(Enviada aos jornais em 30 de Junho de 2004)
Sonhei que, quando passeava na Serra de Sintra, onde se concentram fortes radiações cósmicas, me apareceu um extra-terrestre e me disse: «Os terráqueos não querem ser felizes, não querem desenvolver as suas qualidades intrínsecas, a sua personalidade, vivem obcecados por ambições materiais perecíveis e agarrados à ideia de que devem sofrer hoje para virem eventualmente a ser felizes amanhã e, entretanto, evitam pensar e actuar de acordo com as suas próprias convicções. Acomodam-se aos conselhos dos outros, a regras estabelecidas artificialmente, submetem-se às sugestões da publicidade, às promessas dos políticos... Porém, esquecem-se de que cada um é responsável pelas suas decisões, pelos seus actos e não deixa de o ser se actuar sob persuasão ou coacção de outrem; deve passar a agir conscientemente, em conformidade com as suas próprias ideias. E deve procurar ser feliz hoje, porque é hoje que vive; sem, no entanto, comprometer o «hoje» que virá no dia seguinte». E disse muito mais, tudo inserido na mesma directriz filosófica.
Ao acordar, fui bombardeado pelas notícias e comentários sobre a «fuga» do primeiro-ministro e recordei aquela expressão que levava a não acreditar inocentemente nas promessas dos políticos.

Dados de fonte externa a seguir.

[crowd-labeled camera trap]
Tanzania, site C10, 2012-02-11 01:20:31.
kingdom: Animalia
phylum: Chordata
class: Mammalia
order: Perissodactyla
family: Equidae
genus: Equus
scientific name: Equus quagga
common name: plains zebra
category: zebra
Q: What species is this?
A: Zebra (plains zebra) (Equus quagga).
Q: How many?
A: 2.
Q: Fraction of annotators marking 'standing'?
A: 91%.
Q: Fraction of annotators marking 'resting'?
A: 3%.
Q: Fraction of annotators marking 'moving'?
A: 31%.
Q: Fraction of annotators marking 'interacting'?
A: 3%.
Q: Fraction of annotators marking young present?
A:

Com efeito, antes das eleições, eles não se poupam a deslocar-se às aldeias mais recônditas e a fazer inúmeras promessas. Após o escrutínio, esquecem as promessas feitas e os problemas dos eleitores. E, apesar de prometerem lutar pelo bem público durante toda a legislatura, não hesitam em abandonar o eleitorado e baldarem-se para cadeiras mais confortáveis, se alguém lhes acena com uma cenoura apetitosa. E é curioso ver como nos querem convencer que o fazem em benefício do país!!! No entanto, nas discussões que se seguem, este benefício não merece a mínima referência, discutindo-se apenas os interesses de pessoas e de partidos. Como estamos em época do EURO 2004, poderemos dizer que para os políticos, o país representa o mesmo que o relvado para os futebolistas. Tudo se passa, pisando-o sem dó nem piedade.

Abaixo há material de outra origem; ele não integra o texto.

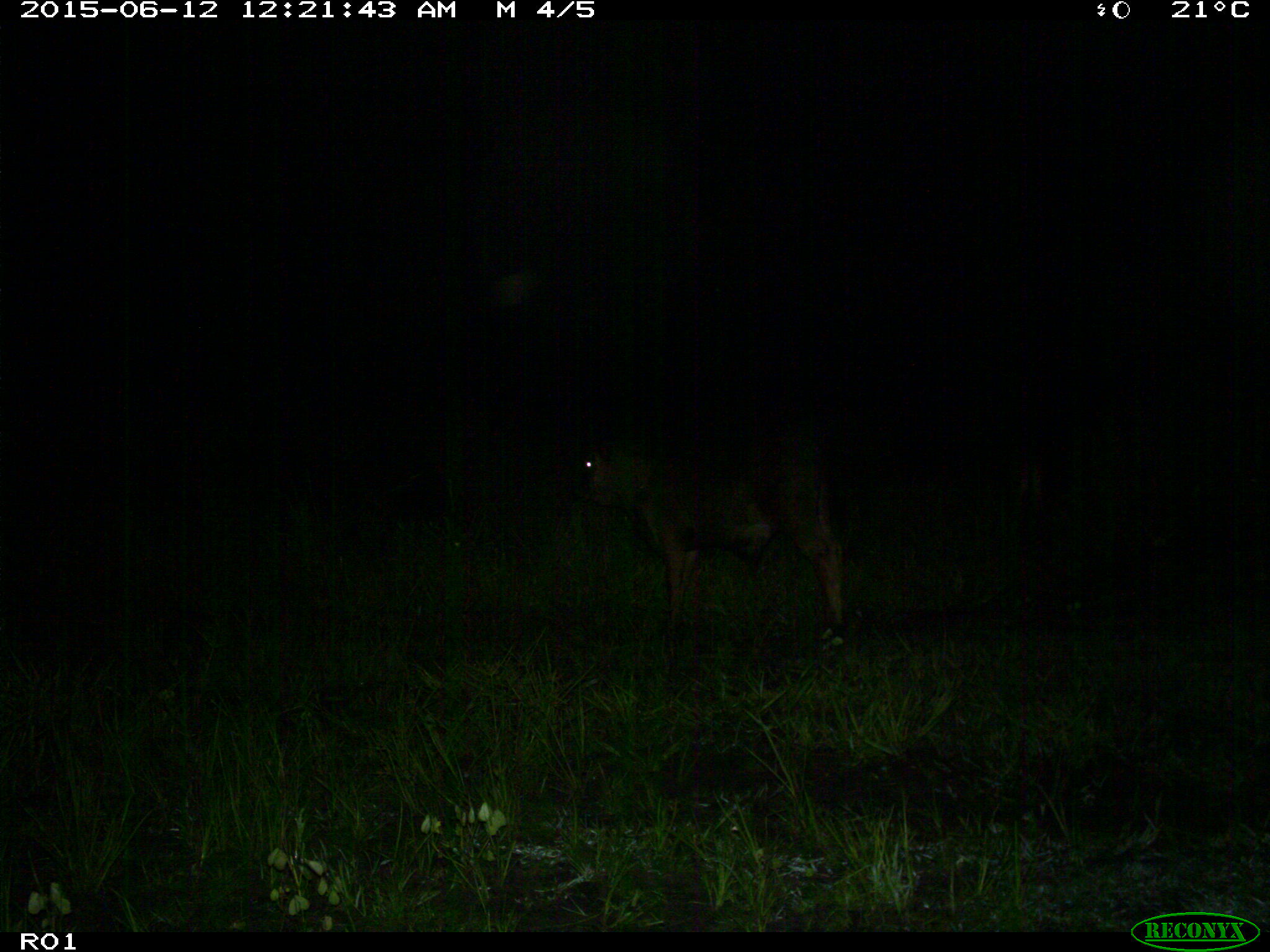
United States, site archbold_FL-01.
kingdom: Animalia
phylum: Chordata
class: Mammalia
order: Artiodactyla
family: Bovidae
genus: Bos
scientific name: Bos taurus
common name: domestic cow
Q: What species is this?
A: Bos taurus (domestic cow).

E, perante estas desconsiderações, o que é que os eleitores devem pensar? Nas últimas eleições, mostraram que se decidem – em conformidade com as palavras do extraterrestre e com o exemplo do primeiro-ministro - por ignorar a publicidade e as promessas comicieiras, considerá-los todos iguais e agir pela sua cabeça, abstendo-se nas urnas. Mas fica-nos a dúvida de qual será o efeito, para a Democracia, desta falta de confiança naqueles que era suposto representarem o povo?